Un estratto di questo articolo è stato pubblicato su AdviseOnlyBlog nella rubrica #IlGraffio in data 20.4.2015.
Nella
definizione di spesa pubblica si includono spese correnti, interessi,
investimenti; rapportata al PIL, la spesa pubblica nel 2014 è stata di 817,5
miliardi di euro pari al 51,1%; era il 25,0% nel 1954 ed è via via cresciuta
negli anni: ha superato il 30% nel 1996, il 40% 1981, ha sfondato il 50% per la prima
volta nel 1990 per poi ridiscendere sotto il 50% stesso nel 1997, e ritornare
sopra il 50% dal 2012; prima osservazione: nella serie dal 1954, in nessun
anno le entrate (imposte dirette, imposte indirette, contributi sociali, altri
ricavi) sono state superiori alle spese, determinando quindi una serie
ininterrotta di “deficit” (con una differenza massima fra spese ed entrate di
11,6 punti di PIL nel 1988). Le entrate fiscali erano il 23,1% del PIL nel 1954;
hanno superato il 40% nel 1990; sono il 48,1% del PIL nel 2014. Se “sommiamo”
tutti i deficit dal 1954 al 2014, arriviamo ad un valore che è 3,15 volte il
PIL 2014.
La spesa
pubblica italiana è assai elevata in assoluto ed in percentuale del PIL, con un
grosso “ma” quando la si raffronta a livello europeo: la “spesa pubblica totale”
(tutte le spese correnti inclusi stipendi, investimenti, pensioni, sussidi,
interessi) è infatti il 51,1%: in Europa, livelli più elevati di “spesa pubblica
totale” vi sono in Francia (57,3%), Svezia (54,6%), Belgio (54,1%); la Germania
è al 44,1%; se si analizza la “spesa pubblica primaria”, escludendo pensioni ed
interessi (che dipendono da “scelte del passato”), la percentuale sul PIL della
spesa italiana è il 28,8%: la Svezia è al 41,9%, la Francia al 39,1%, la
Germania al 30,1%. Una seconda osservazione è quindi che in Italia il costo per
interessi e per pensioni è più elevato che in altri paesi europei, poiché “vale”
il 20% di PIL, mentre in Germania “vale” il 14% ed in Svezia il 12,7%.

********************

• [Azioni da svolgere]
(A) Secondo il brano sulla spesa pubblica, a quale percentuale del PIL si trova la spesa pubblica primaria della Germania?
(B) Per favore, ripeti parola per parola il tratto del brano sulla spesa pubblica che si apre con le parole contenenti "(tutte le spese" e si chiude con "Svezia il 12,7%.".
Per rispondere, basati soltanto sul brano.

• [Voci del dataset]
********************

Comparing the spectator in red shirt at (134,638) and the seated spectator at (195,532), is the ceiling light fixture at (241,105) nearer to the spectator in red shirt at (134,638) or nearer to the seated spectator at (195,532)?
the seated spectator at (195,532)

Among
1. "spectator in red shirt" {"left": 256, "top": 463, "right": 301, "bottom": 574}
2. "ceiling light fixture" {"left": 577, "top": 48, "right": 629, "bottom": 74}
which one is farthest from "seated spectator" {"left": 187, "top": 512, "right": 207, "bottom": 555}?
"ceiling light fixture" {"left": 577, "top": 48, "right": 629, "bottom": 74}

********************

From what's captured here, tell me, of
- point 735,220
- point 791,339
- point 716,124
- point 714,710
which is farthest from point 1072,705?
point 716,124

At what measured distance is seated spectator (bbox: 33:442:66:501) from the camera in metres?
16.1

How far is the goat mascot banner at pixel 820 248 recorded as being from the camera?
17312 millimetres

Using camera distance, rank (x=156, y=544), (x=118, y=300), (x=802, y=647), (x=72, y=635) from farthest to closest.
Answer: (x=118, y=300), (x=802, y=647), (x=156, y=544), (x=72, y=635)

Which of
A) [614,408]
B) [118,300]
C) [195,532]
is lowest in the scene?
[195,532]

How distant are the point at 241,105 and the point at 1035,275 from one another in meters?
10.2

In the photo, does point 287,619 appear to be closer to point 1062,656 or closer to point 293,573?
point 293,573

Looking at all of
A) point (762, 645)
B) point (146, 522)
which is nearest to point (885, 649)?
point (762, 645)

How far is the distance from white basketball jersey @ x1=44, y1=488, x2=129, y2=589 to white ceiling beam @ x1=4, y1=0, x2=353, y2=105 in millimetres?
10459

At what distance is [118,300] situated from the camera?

********************

• [Esiti dei compiti]
(A) Al 30,1% del PIL.

(B)
(tutte le spese correnti inclusi stipendi, investimenti, pensioni, sussidi,
interessi) è infatti il 51,1%: in Europa, livelli più elevati di “spesa pubblica
totale” vi sono in Francia (57,3%), Svezia (54,6%), Belgio (54,1%); la Germania
è al 44,1%; se si analizza la “spesa pubblica primaria”, escludendo pensioni ed
interessi (che dipendono da “scelte del passato”), la percentuale sul PIL della
spesa italiana è il 28,8%: la Svezia è al 41,9%, la Francia al 39,1%, la
Germania al 30,1%. Una seconda osservazione è quindi che in Italia il costo per
interessi e per pensioni è più elevato che in altri paesi europei, poiché “vale”
il 20% di PIL, mentre in Germania “vale” il 14% ed in Svezia il 12,7%.